Data supplied
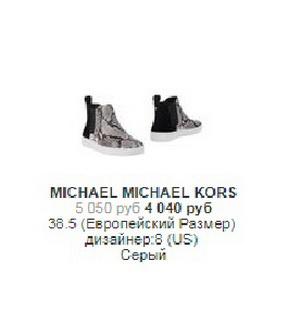 Ботинки челси MICHAEL MICHAEL KORS, размер 8US (25 см)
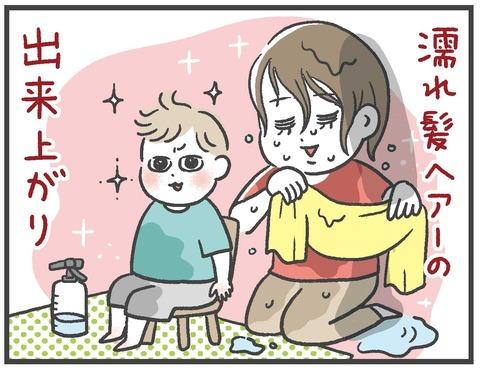 201224びしょ濡れ美容室06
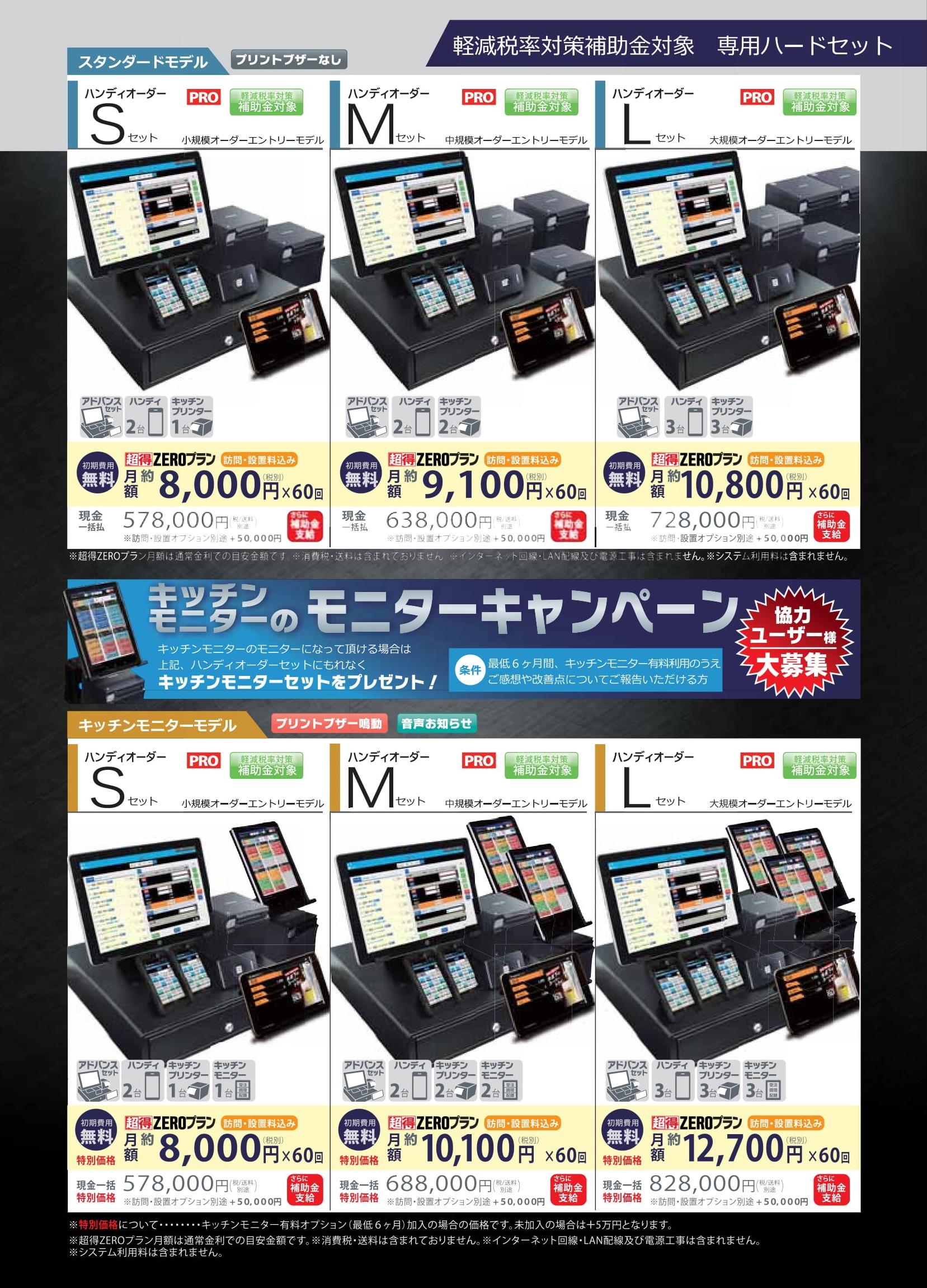 POSレジ専用ハードセット価格表 - ハンディーオーダー・キッチンプリンター・キッチンモニター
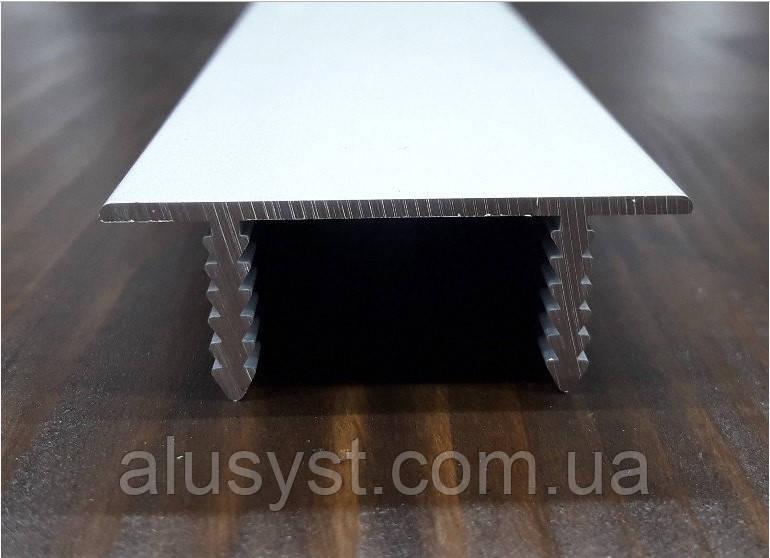 С-образный профиль для окантовки дверей скрытого монтажа 3 пог.м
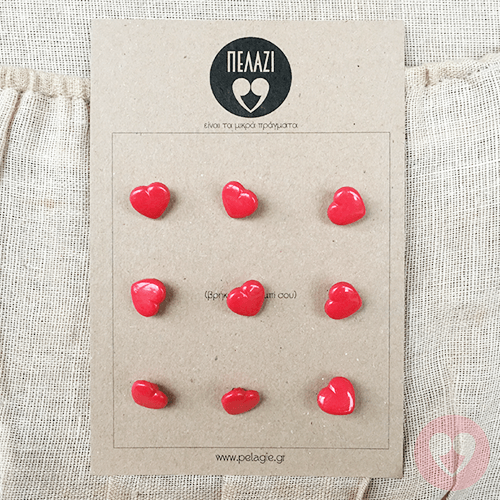 Κουμπί κόκκινη καρδιά με ποδαράκι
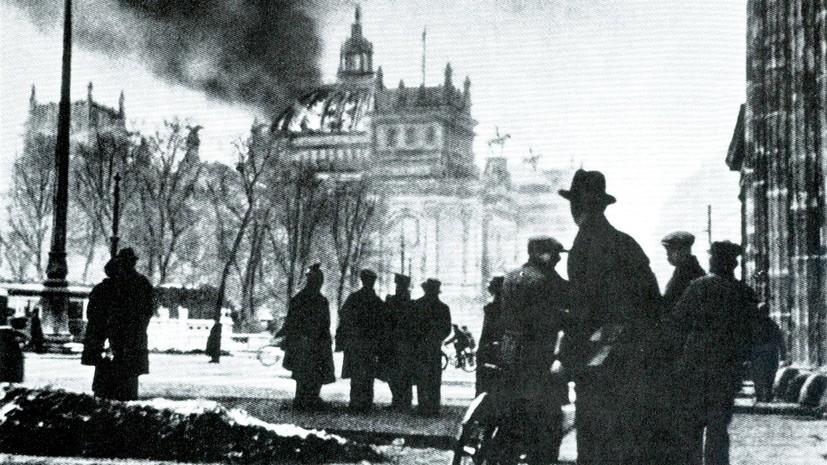 «Тайна до конца не раскрыта»: как пожар в Рейхстаге помог Гитлеру прийти к власти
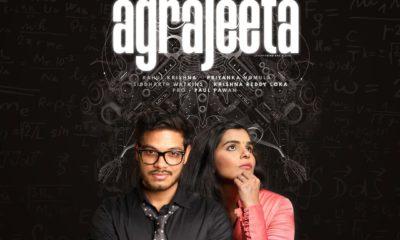 Agrajeeta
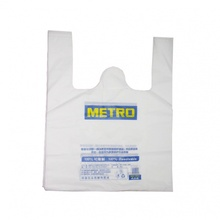Biodegradable PE Bag HK Manufacturer Gravure Printed Plastic Shopping Bag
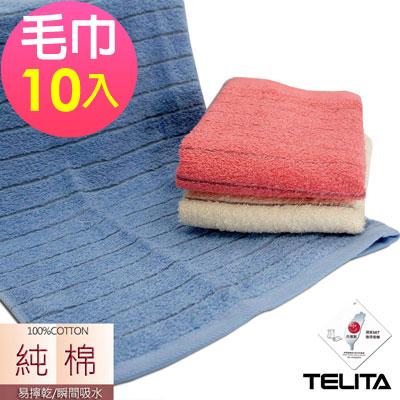 純棉素色橫紋毛巾(超值10條組)TELITA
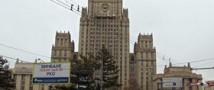 Действия Госдепартамента США, закрывшего въезд ряду чиновников РФ, МИД объявил неправомерными и грозит ответом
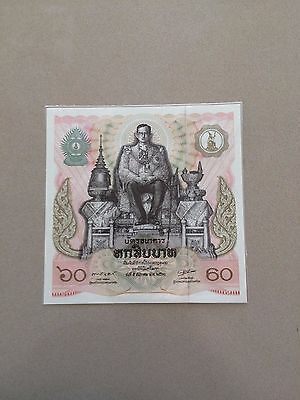 60 Thai Baht, 1987, UNC, celebrating King's 60th birthday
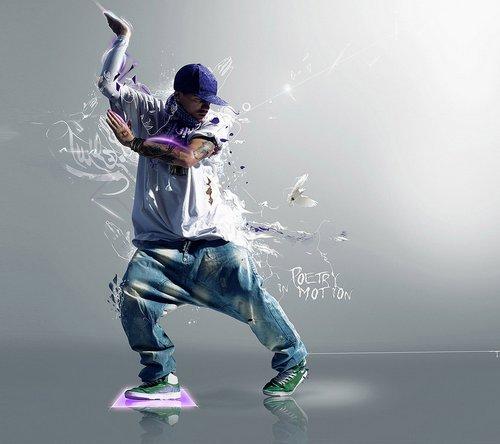 Если когда-то хип хоп танцы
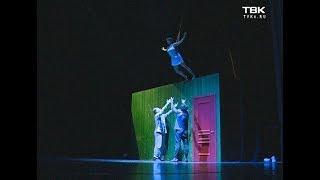 В Тетре Пушкина прошел спектакль «Кафе Идиот»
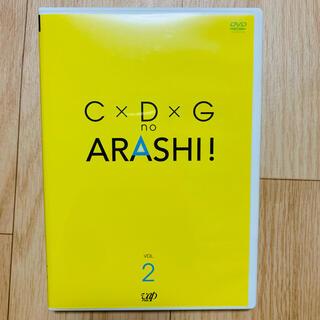 嵐 - C×D×Gの嵐 vol.2  DVD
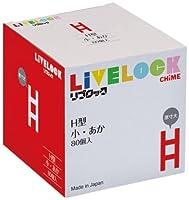 ブックローン リブロック (LiVELOCK) パーツセット H型小・あか 80パーツ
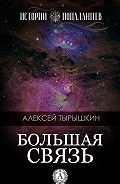 Алексей Тырышкин - Большая Связь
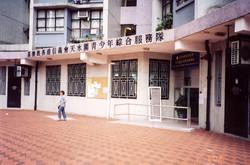 2002_基督教香港信义会天水围青少年综合服务_3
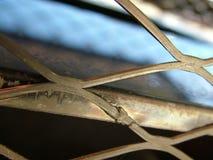Belägga med metall skyddsgallret Royaltyfri Fotografi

What to do
Skip the pictures. Please copy exactly the lines from the one with "2002_基督教香港信义会天水围青少年综合服务_3" through the final line of the material above, both ends included.

Task solution
 2002_基督教香港信义会天水围青少年综合服务_3
Belägga med metall skyddsgallret Royaltyfri Fotografi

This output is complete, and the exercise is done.